Records from a data collection
— Begin —
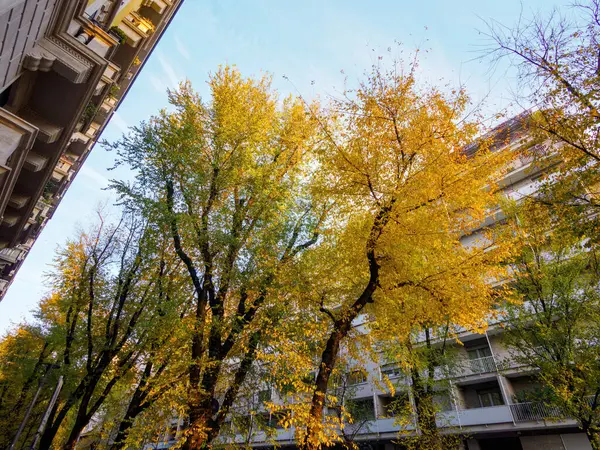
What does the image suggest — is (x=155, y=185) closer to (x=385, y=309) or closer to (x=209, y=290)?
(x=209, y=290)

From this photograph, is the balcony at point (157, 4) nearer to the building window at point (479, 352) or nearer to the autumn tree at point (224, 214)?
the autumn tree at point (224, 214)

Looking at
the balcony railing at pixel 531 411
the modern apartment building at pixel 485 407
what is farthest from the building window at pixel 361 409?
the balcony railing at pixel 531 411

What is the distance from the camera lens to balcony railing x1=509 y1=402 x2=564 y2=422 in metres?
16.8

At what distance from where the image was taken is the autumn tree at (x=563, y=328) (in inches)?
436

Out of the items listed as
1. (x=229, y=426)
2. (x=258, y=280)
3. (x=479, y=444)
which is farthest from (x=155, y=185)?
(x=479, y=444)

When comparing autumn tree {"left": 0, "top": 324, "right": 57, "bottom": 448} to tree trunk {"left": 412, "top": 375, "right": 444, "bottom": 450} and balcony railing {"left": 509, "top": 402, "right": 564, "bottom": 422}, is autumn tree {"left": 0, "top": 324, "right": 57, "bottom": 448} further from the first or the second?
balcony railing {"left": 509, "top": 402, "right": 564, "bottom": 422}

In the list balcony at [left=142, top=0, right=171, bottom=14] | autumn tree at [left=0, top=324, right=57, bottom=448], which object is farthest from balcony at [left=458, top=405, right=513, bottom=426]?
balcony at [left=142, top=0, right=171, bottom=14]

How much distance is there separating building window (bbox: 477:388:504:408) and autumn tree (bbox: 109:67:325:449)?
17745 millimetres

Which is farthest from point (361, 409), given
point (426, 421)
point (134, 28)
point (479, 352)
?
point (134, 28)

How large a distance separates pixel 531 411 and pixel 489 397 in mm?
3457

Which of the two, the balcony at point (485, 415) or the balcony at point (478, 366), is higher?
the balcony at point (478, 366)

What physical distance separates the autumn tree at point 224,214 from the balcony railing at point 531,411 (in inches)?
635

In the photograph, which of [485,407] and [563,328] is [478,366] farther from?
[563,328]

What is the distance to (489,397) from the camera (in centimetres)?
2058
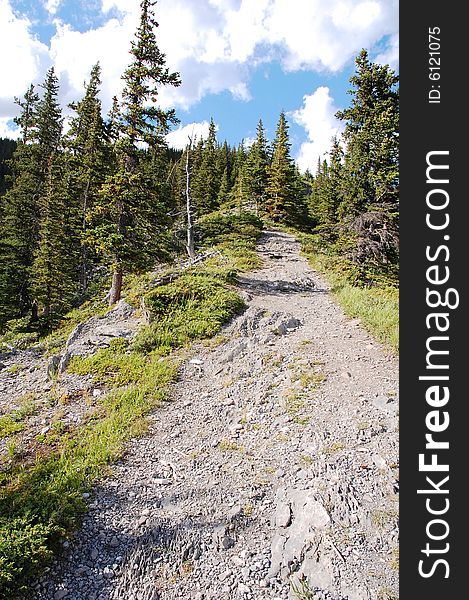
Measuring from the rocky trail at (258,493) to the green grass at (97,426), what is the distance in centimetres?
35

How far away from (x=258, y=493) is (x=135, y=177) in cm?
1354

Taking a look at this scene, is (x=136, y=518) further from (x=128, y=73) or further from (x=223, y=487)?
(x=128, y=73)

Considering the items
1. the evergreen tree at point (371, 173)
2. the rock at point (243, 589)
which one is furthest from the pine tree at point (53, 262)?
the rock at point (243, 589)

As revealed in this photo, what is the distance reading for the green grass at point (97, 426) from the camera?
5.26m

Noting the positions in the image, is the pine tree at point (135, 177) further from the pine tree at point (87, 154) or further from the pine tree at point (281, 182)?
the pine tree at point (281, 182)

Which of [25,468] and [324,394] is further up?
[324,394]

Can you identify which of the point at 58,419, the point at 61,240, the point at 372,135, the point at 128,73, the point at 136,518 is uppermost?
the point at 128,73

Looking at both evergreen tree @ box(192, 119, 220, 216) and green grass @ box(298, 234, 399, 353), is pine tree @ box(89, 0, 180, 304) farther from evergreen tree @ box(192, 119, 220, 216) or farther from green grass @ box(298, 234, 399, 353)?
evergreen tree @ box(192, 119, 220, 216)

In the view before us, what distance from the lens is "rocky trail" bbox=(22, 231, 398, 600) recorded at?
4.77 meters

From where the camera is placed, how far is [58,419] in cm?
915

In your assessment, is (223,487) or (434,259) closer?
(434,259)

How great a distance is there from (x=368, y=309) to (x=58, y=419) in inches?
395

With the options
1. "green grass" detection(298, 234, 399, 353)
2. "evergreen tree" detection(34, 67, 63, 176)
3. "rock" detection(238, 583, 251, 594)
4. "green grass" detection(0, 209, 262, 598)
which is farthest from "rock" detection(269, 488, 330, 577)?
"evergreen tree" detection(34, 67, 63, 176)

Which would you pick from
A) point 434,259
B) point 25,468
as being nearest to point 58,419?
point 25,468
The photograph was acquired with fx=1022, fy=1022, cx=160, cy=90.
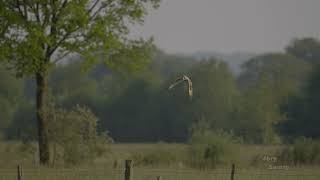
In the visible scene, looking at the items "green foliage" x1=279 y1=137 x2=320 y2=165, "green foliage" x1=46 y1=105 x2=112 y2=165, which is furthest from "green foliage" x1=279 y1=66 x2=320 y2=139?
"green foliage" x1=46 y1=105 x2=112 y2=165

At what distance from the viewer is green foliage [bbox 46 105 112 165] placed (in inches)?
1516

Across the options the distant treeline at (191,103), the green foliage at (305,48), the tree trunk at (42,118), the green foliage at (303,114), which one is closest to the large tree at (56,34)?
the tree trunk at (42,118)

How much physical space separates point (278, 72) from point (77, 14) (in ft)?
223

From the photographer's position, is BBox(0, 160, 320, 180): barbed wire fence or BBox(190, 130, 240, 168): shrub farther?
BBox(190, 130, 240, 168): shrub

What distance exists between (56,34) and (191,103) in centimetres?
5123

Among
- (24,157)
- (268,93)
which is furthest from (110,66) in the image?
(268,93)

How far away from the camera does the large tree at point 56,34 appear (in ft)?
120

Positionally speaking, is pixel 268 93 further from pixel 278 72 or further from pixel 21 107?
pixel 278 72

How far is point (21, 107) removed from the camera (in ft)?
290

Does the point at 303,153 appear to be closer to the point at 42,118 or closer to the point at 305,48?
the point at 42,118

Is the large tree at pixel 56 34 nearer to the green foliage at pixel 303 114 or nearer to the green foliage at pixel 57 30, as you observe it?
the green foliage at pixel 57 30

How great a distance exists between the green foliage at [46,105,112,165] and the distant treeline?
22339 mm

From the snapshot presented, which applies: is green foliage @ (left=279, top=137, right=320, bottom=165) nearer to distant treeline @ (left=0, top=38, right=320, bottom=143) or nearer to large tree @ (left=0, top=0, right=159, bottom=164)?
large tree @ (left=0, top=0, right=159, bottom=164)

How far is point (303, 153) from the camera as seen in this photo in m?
— End —
→ **Challenge**
Reproduce all of the material above, substituting "recording device" for every occurrence of "camera" and leaving everything else unchanged. Omit the pictures from your response.

→ **Response**
What does the image suggest — is (x=155, y=185) closer to (x=385, y=309) or closer to (x=209, y=290)?
(x=209, y=290)

From this photograph, is the balcony at point (157, 4) nearer to the building window at point (479, 352) or nearer to the autumn tree at point (224, 214)?
the autumn tree at point (224, 214)

Looking at
the balcony railing at pixel 531 411
the modern apartment building at pixel 485 407
what is farthest from the building window at pixel 361 409?
the balcony railing at pixel 531 411

What is the distance from the recording device lens to balcony railing x1=509 y1=402 x2=564 y2=422 in metres?
16.8

At what distance from where the image was taken is the autumn tree at (x=563, y=328) (in inches)?
436

Out of the items listed as
1. (x=229, y=426)
2. (x=258, y=280)
3. (x=479, y=444)
which is farthest from (x=155, y=185)?
(x=479, y=444)

When comparing autumn tree {"left": 0, "top": 324, "right": 57, "bottom": 448} to tree trunk {"left": 412, "top": 375, "right": 444, "bottom": 450} and balcony railing {"left": 509, "top": 402, "right": 564, "bottom": 422}, is autumn tree {"left": 0, "top": 324, "right": 57, "bottom": 448} further from the first or the second?
balcony railing {"left": 509, "top": 402, "right": 564, "bottom": 422}

In the list balcony at [left=142, top=0, right=171, bottom=14] | autumn tree at [left=0, top=324, right=57, bottom=448], which object is farthest from balcony at [left=458, top=405, right=513, bottom=426]?
balcony at [left=142, top=0, right=171, bottom=14]

How much distance is there separating building window (bbox: 477:388:504:408) and autumn tree (bbox: 109:67:325:449)?
17745 millimetres

Which is farthest from point (361, 409), given
point (426, 421)
point (134, 28)
point (479, 352)
?
point (134, 28)

How large a distance separates pixel 531 411 and pixel 489 397 in mm?
3457

Which of the two, the balcony at point (485, 415) or the balcony at point (478, 366), is higher?
the balcony at point (478, 366)

What physical distance separates the autumn tree at point 224,214 from the balcony railing at point 531,411 (in inches)?
635

In the photograph, which of [485,407] and [563,328] is [478,366] farther from?
[563,328]

What is the distance to (489,397) from the recording device (in centimetres)?
2058
Measuring from the rocky trail at (258,493) to the green grass at (97,426), what is the distance in centimetres?
35

How far away from (x=258, y=493) is (x=135, y=177) in cm?
1354

Taking a look at this scene, is (x=136, y=518) further from (x=128, y=73) or further from (x=223, y=487)?
(x=128, y=73)

Considering the items
1. the evergreen tree at point (371, 173)
2. the rock at point (243, 589)
which one is furthest from the pine tree at point (53, 262)?
the rock at point (243, 589)

As revealed in this photo, what is the distance reading for the green grass at point (97, 426) from the recording device?
5.26m

Noting the positions in the image, is the pine tree at point (135, 177) further from the pine tree at point (87, 154) or further from the pine tree at point (281, 182)?
the pine tree at point (281, 182)

Which of [25,468] and [324,394] is further up?
[324,394]

Can you identify which of the point at 58,419, the point at 61,240, the point at 372,135, the point at 128,73, the point at 136,518 is uppermost?
the point at 128,73

Looking at both evergreen tree @ box(192, 119, 220, 216) and green grass @ box(298, 234, 399, 353), is pine tree @ box(89, 0, 180, 304) farther from evergreen tree @ box(192, 119, 220, 216) or farther from green grass @ box(298, 234, 399, 353)?
evergreen tree @ box(192, 119, 220, 216)

In the view before us, what distance from the lens is "rocky trail" bbox=(22, 231, 398, 600) recorded at?
4.77 meters

From where the recording device is placed, how far is [58,419] in cm?
915

In your assessment, is (223,487) or (434,259) closer?
(434,259)

How great a distance is there from (x=368, y=309) to (x=58, y=419) in inches?
395

With the options
1. "green grass" detection(298, 234, 399, 353)
2. "evergreen tree" detection(34, 67, 63, 176)
3. "rock" detection(238, 583, 251, 594)
4. "green grass" detection(0, 209, 262, 598)
which is farthest from "rock" detection(269, 488, 330, 577)?
"evergreen tree" detection(34, 67, 63, 176)

Which would you pick from
A) point 434,259
B) point 25,468
as being nearest to point 58,419?
point 25,468
The photograph was acquired with fx=1022, fy=1022, cx=160, cy=90.
In the visible scene, looking at the items "green foliage" x1=279 y1=137 x2=320 y2=165, "green foliage" x1=46 y1=105 x2=112 y2=165, which is furthest from "green foliage" x1=279 y1=66 x2=320 y2=139?
"green foliage" x1=46 y1=105 x2=112 y2=165

At what distance from the viewer is green foliage [bbox 46 105 112 165] placed (in inches)?
1516

Across the options the distant treeline at (191,103), the green foliage at (305,48), the tree trunk at (42,118), the green foliage at (303,114), which one is closest to the large tree at (56,34)?
the tree trunk at (42,118)

How much physical space separates point (278, 72) from point (77, 14) (in ft)?
223

From the photographer's position, is BBox(0, 160, 320, 180): barbed wire fence or BBox(190, 130, 240, 168): shrub farther?
BBox(190, 130, 240, 168): shrub

What distance exists between (56,34) and (191,103) in centimetres?
5123

Among
- (24,157)
- (268,93)
which is furthest from (110,66) in the image?
(268,93)

How far away from the recording device does the large tree at point 56,34 appear (in ft)?
120

Positionally speaking, is pixel 268 93 further from pixel 278 72 or further from pixel 21 107?
pixel 278 72

How far is point (21, 107) removed from the recording device (in ft)?
290

Does the point at 303,153 appear to be closer to the point at 42,118 or closer to the point at 305,48?
the point at 42,118

Is the large tree at pixel 56 34 nearer to the green foliage at pixel 303 114 or nearer to the green foliage at pixel 57 30, as you observe it?
the green foliage at pixel 57 30

How great a distance exists between the green foliage at [46,105,112,165] and the distant treeline?
22339 mm

From the snapshot presented, which applies: is green foliage @ (left=279, top=137, right=320, bottom=165) nearer to distant treeline @ (left=0, top=38, right=320, bottom=143) or nearer to large tree @ (left=0, top=0, right=159, bottom=164)?
large tree @ (left=0, top=0, right=159, bottom=164)

How far is point (303, 153) from the recording device as seen in this photo in m?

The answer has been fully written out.